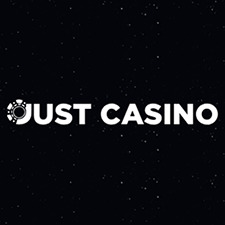 Just Casino Review (2020)
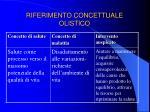 riferimento concettuale olistico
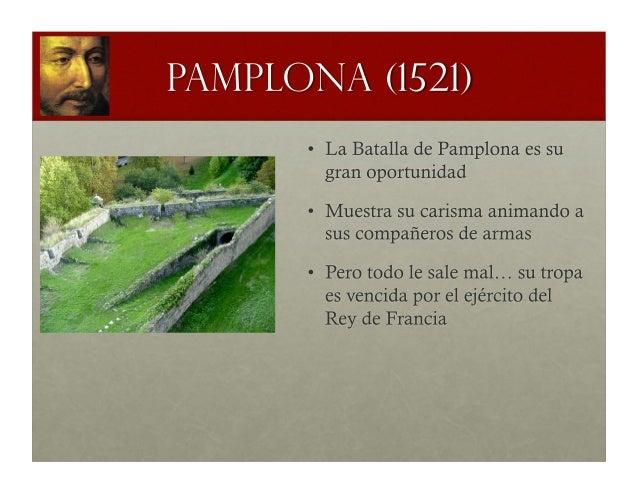San Ignacio de Loyola: Vida y Espiritualidad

§

THE PROBLEM — An exact copy of the whole listing is required, minus the pictures.

SOLVED PROBLEM —
 Just Casino Review (2020)
 riferimento concettuale olistico
San Ignacio de Loyola: Vida y Espiritualidad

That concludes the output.